If you’re not familiar with the Replication Crisis, it has to do with how it was widely assumed that scientific experiments described in peer-reviewed journals were reproducible—that is, if someone else performed the experiment, they would get the same result. Reproducibility of experiments is the foundation of trust in the sciences. The theory is that once somebody has done the hard work of designing an experiment which produces a useful result, others can merely follow the experimental method to verify that the result really happens and that after an experiment has been widely reproduced, people can be very confident in the result because so many people have seen it for themselves and we have widespread testimony of it. Or, indeed, people can perform these experiments as they work their way through their scientific education.
That’s the theory.
Practice is a bit different.
The problem is that science became a well-funded profession. The consequence is that experiments became extraordinarily expensive and time-intensive to perform. The most obvious example would cloud-chamber experiments in super-colliders. The Large Hadron Collider cost somewhere around $9,000,000,000 to build and requires teams of people to operate. Good luck verifying the experiments it performs for yourself.

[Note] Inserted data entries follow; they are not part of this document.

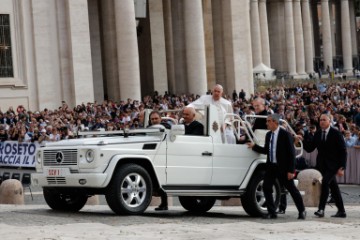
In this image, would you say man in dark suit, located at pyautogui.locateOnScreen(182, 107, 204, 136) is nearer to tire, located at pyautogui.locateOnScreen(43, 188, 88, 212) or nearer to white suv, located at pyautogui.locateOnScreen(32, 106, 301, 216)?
white suv, located at pyautogui.locateOnScreen(32, 106, 301, 216)

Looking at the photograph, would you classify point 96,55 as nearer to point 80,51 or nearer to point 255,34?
point 80,51

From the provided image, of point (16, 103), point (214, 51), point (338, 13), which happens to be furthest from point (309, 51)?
point (16, 103)

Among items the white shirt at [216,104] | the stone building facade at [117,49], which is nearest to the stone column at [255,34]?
the stone building facade at [117,49]

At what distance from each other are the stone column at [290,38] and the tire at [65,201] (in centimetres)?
7740

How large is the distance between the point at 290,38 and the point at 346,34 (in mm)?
19007

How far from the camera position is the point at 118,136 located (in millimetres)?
17766

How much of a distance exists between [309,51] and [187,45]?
168 ft

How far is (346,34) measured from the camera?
112m

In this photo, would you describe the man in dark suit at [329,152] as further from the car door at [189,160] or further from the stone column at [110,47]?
the stone column at [110,47]

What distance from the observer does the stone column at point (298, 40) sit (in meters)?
96.6

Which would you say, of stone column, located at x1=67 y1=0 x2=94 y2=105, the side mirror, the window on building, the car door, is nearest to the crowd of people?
stone column, located at x1=67 y1=0 x2=94 y2=105

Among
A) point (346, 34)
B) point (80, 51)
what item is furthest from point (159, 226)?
point (346, 34)

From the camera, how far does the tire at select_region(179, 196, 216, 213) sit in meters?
19.3

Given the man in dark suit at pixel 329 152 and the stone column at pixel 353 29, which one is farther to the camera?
the stone column at pixel 353 29
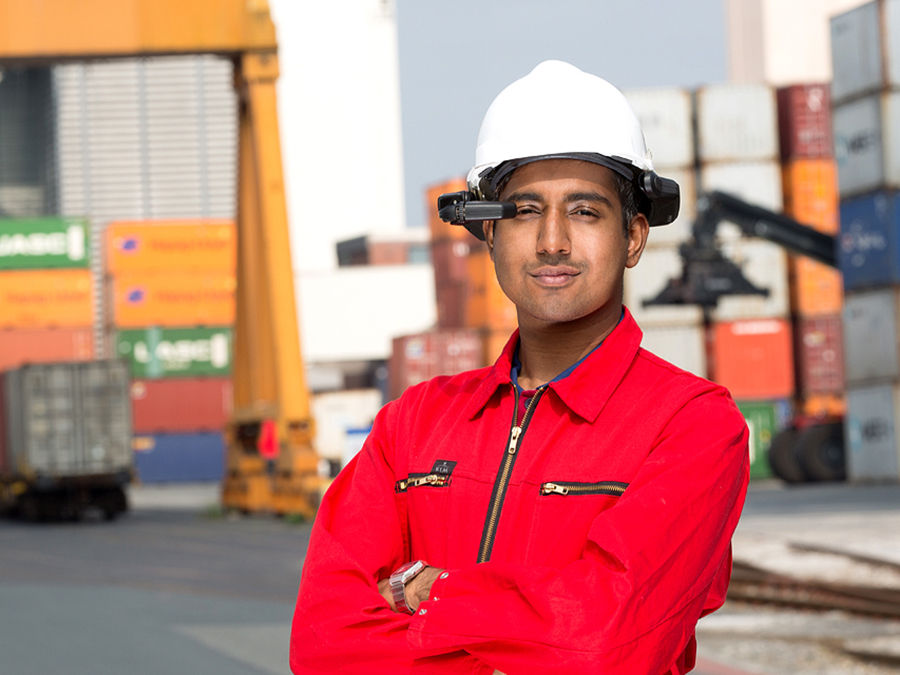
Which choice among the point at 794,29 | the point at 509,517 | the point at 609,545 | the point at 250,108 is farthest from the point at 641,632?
the point at 794,29

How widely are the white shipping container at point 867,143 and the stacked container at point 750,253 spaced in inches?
174

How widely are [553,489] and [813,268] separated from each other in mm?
33762

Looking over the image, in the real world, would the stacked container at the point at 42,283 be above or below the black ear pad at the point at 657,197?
above

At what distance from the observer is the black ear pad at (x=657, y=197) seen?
7.50 feet

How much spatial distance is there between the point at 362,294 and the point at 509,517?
58.2 metres

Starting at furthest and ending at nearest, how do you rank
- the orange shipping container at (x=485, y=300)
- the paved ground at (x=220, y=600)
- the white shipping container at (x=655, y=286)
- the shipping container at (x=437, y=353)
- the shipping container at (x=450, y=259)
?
the shipping container at (x=450, y=259)
the orange shipping container at (x=485, y=300)
the shipping container at (x=437, y=353)
the white shipping container at (x=655, y=286)
the paved ground at (x=220, y=600)

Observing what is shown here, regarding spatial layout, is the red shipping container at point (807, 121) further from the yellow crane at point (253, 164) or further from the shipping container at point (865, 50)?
the yellow crane at point (253, 164)

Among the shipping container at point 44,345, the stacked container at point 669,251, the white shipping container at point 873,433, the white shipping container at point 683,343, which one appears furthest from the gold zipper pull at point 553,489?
the shipping container at point 44,345

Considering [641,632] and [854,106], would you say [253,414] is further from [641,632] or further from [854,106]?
[641,632]

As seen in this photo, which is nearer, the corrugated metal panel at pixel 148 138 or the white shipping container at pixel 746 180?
the white shipping container at pixel 746 180

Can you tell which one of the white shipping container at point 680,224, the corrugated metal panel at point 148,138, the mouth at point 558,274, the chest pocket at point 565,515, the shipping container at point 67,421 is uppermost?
the corrugated metal panel at point 148,138

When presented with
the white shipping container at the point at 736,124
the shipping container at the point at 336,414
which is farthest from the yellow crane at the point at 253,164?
the shipping container at the point at 336,414

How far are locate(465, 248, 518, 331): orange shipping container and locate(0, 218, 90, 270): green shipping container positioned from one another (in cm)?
1127

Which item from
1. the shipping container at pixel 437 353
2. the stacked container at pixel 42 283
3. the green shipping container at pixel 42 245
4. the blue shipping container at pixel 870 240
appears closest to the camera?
the blue shipping container at pixel 870 240
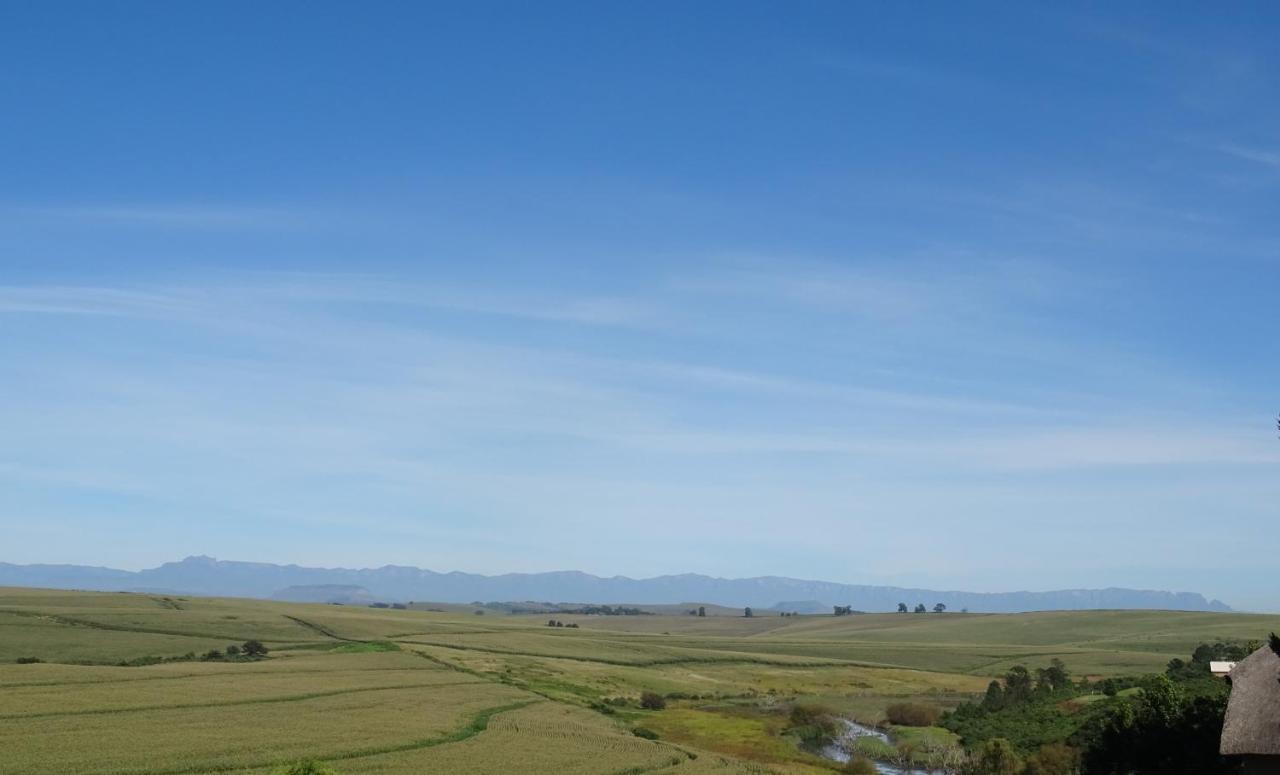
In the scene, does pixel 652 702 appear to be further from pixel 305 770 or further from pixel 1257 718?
pixel 1257 718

Even when you’re on radically smaller scales and don’t require expensive apparatus—say you want to assess the health effects of people cutting out coffee from their diet—putting together as study is enormously time-intensive. And it costs money to recruit people; you generally have to pay them for their participation, and you need someone skilled in periodically assessing whatever health metrics you want to assess. Blood doesn’t draw itself and run lipid panels, after all.
OK, so amateurs don’t replicate experiments anymore. But what about other professionals?
Here we come to one of the problems introduced by “Publish Or Perish”. Academics only get status and money for achieving new results. For the most part people don’t get grants to do experiments that other people have already done and get the same results that they got. This should be a massive monkey wrench in the scientific machine, but for a long time people ignored the problem and papered over it by saying that experiments will get verified when other people try to build on the results of previous experiments and fail.
It turns out that doesn’t work, at least not nearly well enough.
The first field in which people got serious funding to try to actual replicate results to see if they replicate was in psychology, and it turned out that most wouldn’t replicate. To be fair, in many cases this was because the experiment was not well-described enough that one could even set up the same experiment again, though this is, to some degree, defending oneself against a charge of negligence by claiming incompetence. Of those studies which were described well enough that it was possible to try to replicate them, something like less than half replicated. They tended to fail to replicate in one of two ways:
- The effect didn’t happen often enough to be statistically significant
- The effect was statistically significant but so small as to be practically insignificant
To give a made-up example of the first, if you deprive people of coffee for a few months and one out of a few hundred see a positive result, then it may well be you just chanced onto someone who improved for some other reason while you were trying to study coffee. To give an example of the second, you might get a result like everyone’s systolic blood pressure went down by one tenth of a millimeter of mercury. There’s virtually no way you got a result that common in the group by chance, but it’s utterly irrelevant to any reasonable goal a human being can have.
Psychology does tend to be a particularly bad field when it comes to experimental design and execution, but other fields took note and wanted to make sure that they were as much better than the psychologists as they assumed.
And it turned out that many fields were not.
I find it interesting, though not very surprising, that oncology turns out to be another field in which experiments are failing to replicate. After all, in a field which isn’t completely new, it’s easier to get interesting results that don’t replicate than it is to get interesting results that do.